This month has seen mainland Europe and the UK impose tighter restrictions, evolving policy framework across the US, Europe and China, and the International Monetary Fund (IMF) providing hope by increasing their projections for global economic growth in the year to come.

The second wave and tighter restrictions


We have seen a second wave of coronavirus cases in the past month, even after factoring in the increase in testing. As a result, countries have responded rapidly and in a more structured and decisive manner than previous attempts.

Since the 26th October, Italy has closed all non-essential activities e.g. bars and theatres from 6pm and plans to keep restrictions in place for one month.

The German Foreign Minister declared Switzerland and Poland to be risk areas, which means travellers must be tested and enter a mandatory quarantine upon their return to Germany.

On the 31st October, Boris Johnson revealed the UK government’s plan for a second lockdown from Thursday 5th November to the 2nd December.

But what does this mean for us?

From Zoom calls with our families or business partners to home workouts, many of us have already adapted and innovated to the challenges of a lockdown and have found ways to keep spirits high and to keep businesses alive.

Evolving frameworks for a post coronavirus world

Major central banks are reviewing their policy frameworks and are in the process of adopting new ones. A key objective behind these reviews is to lift inflation and inflation expectations sustainably back to their targets.


The Federal Reserve, the central bank of the US, announced a statement on long term goals which explicitly stated they are willing to allow inflation to overshoot targets.

Similarly, on the 9th October 2020 the European Union agreed to a new €672.5 billion Recovery and Resilience Facility (RRF). A new tool for public investment and reform following coronavirus which will help member states address the economic and social impact of coronavirus whilst
ensuring their economies undertake the green and digital transitions, becoming more sustainable and resilient.

By incentivising national governments and companies alike to consider social and environment impacts as a core focus, one would hope to see Europe continue to be a leader in the ethical investing space.

China are finalising their five-year goals, during this process they have acknowledged growing inequality, environmental issues, and lack of quality innovation as priorities. They aim to tackle these issues by firstly, removing a hard target on “GDP Growth” and move towards “GDP per capita”.
GDP per capita is the average economic output per person and used as a crude measure for how developed a country is and the wellbeing of its citizens.

Their GDP per capita currently sits at around $10,000 which is comparable to Brazil & India.

For reference, US and Australia sit at around $63,000 and $57,000, respectively.

China have pledged to reduce earnings gaps between rural and urban residents, this may be achieved through a system they refer to as “dual circulation”.

What they mean by this is they wish to become more self-reliant on their own domestic resources and means of production, and to be supplemented by international imports.

They have once again made a strong emphasis on technology and innovation through government funding. Historically, when resorting to government funding, China have struggled with mass fraud due to poor due diligence on the government’s side.

It will be interesting to see how this is controlled moving forward and to see how China has learned.

Hope from the IMF

In June 2020, the International Monetary Fund (IMF) projected global growth to be -4.9%, however, they have recently upgraded their projection to -4.4%. While it may seem to be a small upgrade it shows how in only four months, we have risen to the challenges of coronavirus much more quickly than anticipated.

Looking ahead

Over the coming week, the results of the US presidential election will be announced.
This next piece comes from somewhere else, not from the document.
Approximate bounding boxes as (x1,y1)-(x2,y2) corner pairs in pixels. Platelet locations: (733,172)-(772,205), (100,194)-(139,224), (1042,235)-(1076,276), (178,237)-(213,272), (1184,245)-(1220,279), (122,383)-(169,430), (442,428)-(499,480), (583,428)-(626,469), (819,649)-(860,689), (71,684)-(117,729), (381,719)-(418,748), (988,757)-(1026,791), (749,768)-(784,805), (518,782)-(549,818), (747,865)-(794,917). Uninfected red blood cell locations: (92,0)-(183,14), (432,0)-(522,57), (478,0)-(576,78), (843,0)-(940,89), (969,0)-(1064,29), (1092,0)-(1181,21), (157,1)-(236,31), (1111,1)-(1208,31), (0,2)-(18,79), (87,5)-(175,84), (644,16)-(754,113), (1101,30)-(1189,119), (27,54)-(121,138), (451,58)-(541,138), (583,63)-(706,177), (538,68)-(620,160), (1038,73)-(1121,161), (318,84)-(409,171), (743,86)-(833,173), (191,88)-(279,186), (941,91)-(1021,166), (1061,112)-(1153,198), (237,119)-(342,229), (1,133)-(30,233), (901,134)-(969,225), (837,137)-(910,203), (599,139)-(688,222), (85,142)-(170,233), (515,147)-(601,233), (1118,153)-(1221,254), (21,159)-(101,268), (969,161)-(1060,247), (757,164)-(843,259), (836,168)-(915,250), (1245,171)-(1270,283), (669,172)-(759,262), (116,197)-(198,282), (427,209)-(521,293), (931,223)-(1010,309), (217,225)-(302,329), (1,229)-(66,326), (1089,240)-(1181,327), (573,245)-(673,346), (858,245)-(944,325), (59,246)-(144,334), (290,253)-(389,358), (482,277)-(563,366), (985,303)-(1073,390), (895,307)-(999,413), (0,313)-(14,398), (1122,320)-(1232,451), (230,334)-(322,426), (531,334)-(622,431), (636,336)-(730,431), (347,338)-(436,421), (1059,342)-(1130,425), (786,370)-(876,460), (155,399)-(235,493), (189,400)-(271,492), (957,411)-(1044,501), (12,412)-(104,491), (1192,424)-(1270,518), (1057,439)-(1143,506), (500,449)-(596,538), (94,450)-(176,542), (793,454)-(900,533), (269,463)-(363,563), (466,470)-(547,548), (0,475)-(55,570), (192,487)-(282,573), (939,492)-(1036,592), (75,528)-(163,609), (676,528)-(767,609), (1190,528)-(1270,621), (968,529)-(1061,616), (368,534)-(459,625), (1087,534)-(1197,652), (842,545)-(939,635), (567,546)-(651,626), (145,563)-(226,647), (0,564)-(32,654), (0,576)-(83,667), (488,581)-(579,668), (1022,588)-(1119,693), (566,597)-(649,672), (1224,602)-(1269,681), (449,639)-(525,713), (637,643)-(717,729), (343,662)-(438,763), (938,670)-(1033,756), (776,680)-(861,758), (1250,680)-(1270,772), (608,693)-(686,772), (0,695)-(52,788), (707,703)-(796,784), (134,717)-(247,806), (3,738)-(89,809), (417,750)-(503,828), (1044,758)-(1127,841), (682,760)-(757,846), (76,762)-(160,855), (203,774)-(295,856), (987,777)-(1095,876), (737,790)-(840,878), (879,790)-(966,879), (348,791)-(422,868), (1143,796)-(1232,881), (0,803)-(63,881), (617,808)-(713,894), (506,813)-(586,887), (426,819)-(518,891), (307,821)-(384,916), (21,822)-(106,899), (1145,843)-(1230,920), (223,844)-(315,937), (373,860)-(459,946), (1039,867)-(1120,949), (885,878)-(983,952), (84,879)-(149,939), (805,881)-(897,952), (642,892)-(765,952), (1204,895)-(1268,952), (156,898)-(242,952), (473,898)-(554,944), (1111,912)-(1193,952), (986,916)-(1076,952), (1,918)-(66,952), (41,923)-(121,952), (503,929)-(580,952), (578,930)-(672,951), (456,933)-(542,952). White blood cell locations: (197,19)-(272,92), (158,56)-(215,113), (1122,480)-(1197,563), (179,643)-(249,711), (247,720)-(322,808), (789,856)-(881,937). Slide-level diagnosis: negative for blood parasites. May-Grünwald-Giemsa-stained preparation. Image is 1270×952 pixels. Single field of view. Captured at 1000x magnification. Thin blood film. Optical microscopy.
Regardless of whether the Democrats or Republicans succeed, evidence suggests once a decision has been finalised and certainty resumes, the US markets typically rise.

China seems to have matured into acting more like a developed country in considering both environmental and social impacts or policy decisions and Europe are pushing towards a more socially responsible, sustainable environment.

While certainly a difficult and challenging time for us all, there are plenty of reasons to believe we are in a much healthier place than April of this year and hopefully we can move on from coronavirus and to a more prosperous 2021.